Burns took an opportunity to produce an authoritative labor of love for our country, to express gratitude to the men who fought and died so that we could have it, and instead he used it to put out a hit piece that doesn't string two positive sentences together without a third one framing them as greedy capitalist slave owners. It's just infuriating to me, in no small part because I had high hopes that he'd keep his spin out of it, and I feel dumb now to have had those hopes.

Anywho, rant mode is now powering down. :sb:

Fulcrum

I watched the Ken Burns documentary, and I liked it. I thought it was well done, and I would recommend it. I learned a lot.

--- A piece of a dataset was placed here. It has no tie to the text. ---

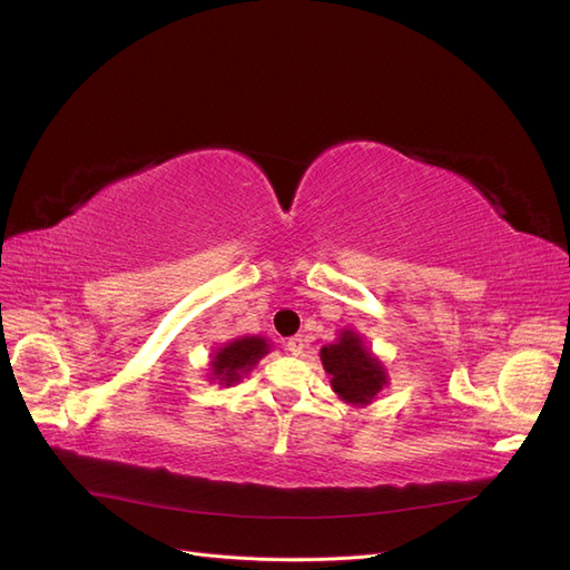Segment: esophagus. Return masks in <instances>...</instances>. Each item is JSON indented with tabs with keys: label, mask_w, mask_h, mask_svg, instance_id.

I watched 16 minutes of the Matt Walsh video and had to turn it off at the point where he was complaining that Burns failed to point out that slaves in America had been enslaved by other Africans in Africa before being sold in America and arguing that Philis Wheatley was better off as a slave in Boston than she would have been if she had remained a slave in Africa. It's true that African slaves were captured and sold into slavery by Africans, but it's not relevant to the role that slavery played in the American Revolution, and I don't think leaving that fact out means that the documentary is "propaganda" as Walsh says. I thought the parts of the documentary about how the interests of slaves, slaveholders, and Indians influenced whether they took a side in the war and what side they took. And it also influenced the strategies of both the American and British leaders during the war. These were important factors that I don't really remember being taught when I studied U.S. history many years ago. This is something I learned from watching the documentary.